AIM OF THE TASK. Nothing but the lines from the one with "Como parte del" through the end of the records below should be written out, and each must match word for word.

DATA SHOWN.
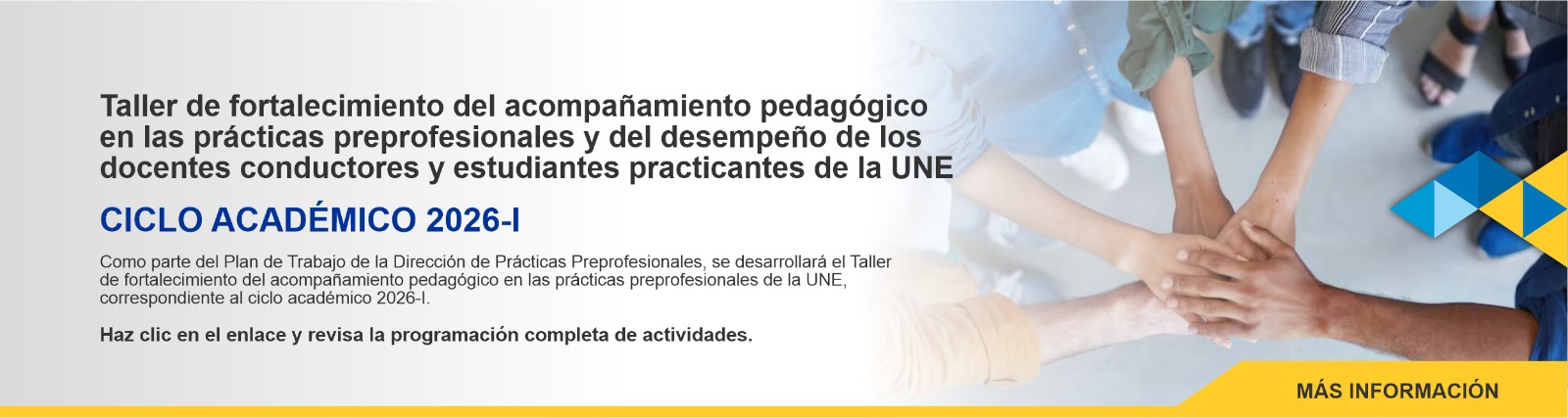 Taller de fortalecimiento del acompañamiento pedagógico en las prácticas preprofesionales y del desempeño de los docentes conductores y estudiantes practicantes de la UNE

CICLO ACADÉMICO 2026-I

Como parte del Plan de Trabajo de la Dirección de Prácticas Preprofesionales, se desarrollará el Taller de fortalecimiento del acompañamiento pedagógico en las prácticas preprofesionales de la UNE, correspondiente al ciclo académico 2026-I.

Haz clic en el enlace y revisa la programación completa de actividades.

MÁS INFORMACIÓN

TASK SOLUTION.
Como parte del Plan de Trabajo de la Dirección de Prácticas Preprofesionales, se desarrollará el Taller de fortalecimiento del acompañamiento pedagógico en las prácticas preprofesionales de la UNE, correspondiente al ciclo académico 2026-I.

Haz clic en el enlace y revisa la programación completa de actividades.

MÁS INFORMACIÓN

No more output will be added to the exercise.